To be done: Reproduce every one of the records below word for word, leaving out the pictures.

Provided data:
►

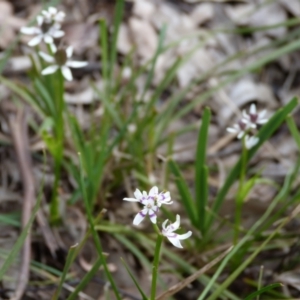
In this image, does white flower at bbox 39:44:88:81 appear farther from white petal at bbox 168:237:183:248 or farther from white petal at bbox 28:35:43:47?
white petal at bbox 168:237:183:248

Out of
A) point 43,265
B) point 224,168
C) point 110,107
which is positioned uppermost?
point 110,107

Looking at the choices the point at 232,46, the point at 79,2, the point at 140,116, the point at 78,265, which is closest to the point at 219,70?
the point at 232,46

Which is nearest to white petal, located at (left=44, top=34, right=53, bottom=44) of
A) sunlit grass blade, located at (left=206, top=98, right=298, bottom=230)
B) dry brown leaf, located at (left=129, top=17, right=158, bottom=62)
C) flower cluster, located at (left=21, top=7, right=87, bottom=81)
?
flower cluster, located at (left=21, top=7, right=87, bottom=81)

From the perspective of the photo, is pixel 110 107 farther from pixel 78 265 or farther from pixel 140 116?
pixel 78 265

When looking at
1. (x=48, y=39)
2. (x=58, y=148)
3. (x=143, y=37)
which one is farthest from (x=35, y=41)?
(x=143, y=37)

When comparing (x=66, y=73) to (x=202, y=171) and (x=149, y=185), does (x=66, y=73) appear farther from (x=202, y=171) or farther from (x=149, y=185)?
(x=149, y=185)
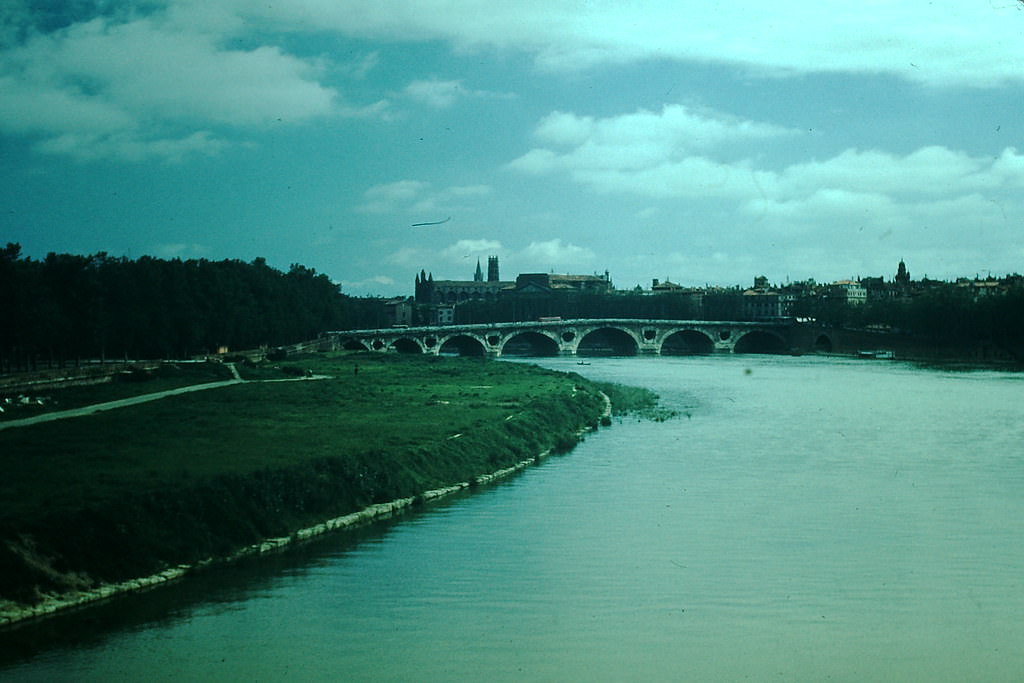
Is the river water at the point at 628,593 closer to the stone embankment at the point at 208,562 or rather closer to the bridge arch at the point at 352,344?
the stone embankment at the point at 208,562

◄

Worked solution:
In this image, does white flower at bbox 39:44:88:81 appear farther from white petal at bbox 168:237:183:248 or farther from white petal at bbox 28:35:43:47?
white petal at bbox 168:237:183:248

Out of
A) point 43,265
B) point 224,168
C) point 110,107
which is positioned uppermost?
point 110,107

Looking at the choices the point at 232,46, the point at 79,2, the point at 140,116, the point at 78,265, which is closest to the point at 219,70?
the point at 232,46

Which is nearest to white petal, located at (left=44, top=34, right=53, bottom=44) of
A) sunlit grass blade, located at (left=206, top=98, right=298, bottom=230)
B) dry brown leaf, located at (left=129, top=17, right=158, bottom=62)
C) flower cluster, located at (left=21, top=7, right=87, bottom=81)
?
flower cluster, located at (left=21, top=7, right=87, bottom=81)

From the perspective of the photo, is pixel 110 107 farther from pixel 78 265 or farther from pixel 140 116?
pixel 78 265

When looking at
1. (x=48, y=39)
2. (x=58, y=148)
3. (x=143, y=37)
which one is farthest from (x=35, y=41)?
(x=143, y=37)

When comparing (x=66, y=73) to (x=202, y=171) and (x=149, y=185), does (x=66, y=73) appear farther from (x=202, y=171) or farther from (x=149, y=185)?
(x=149, y=185)
Is the river water at the point at 628,593 closer to the stone embankment at the point at 208,562 or rather closer to the bridge arch at the point at 352,344?
the stone embankment at the point at 208,562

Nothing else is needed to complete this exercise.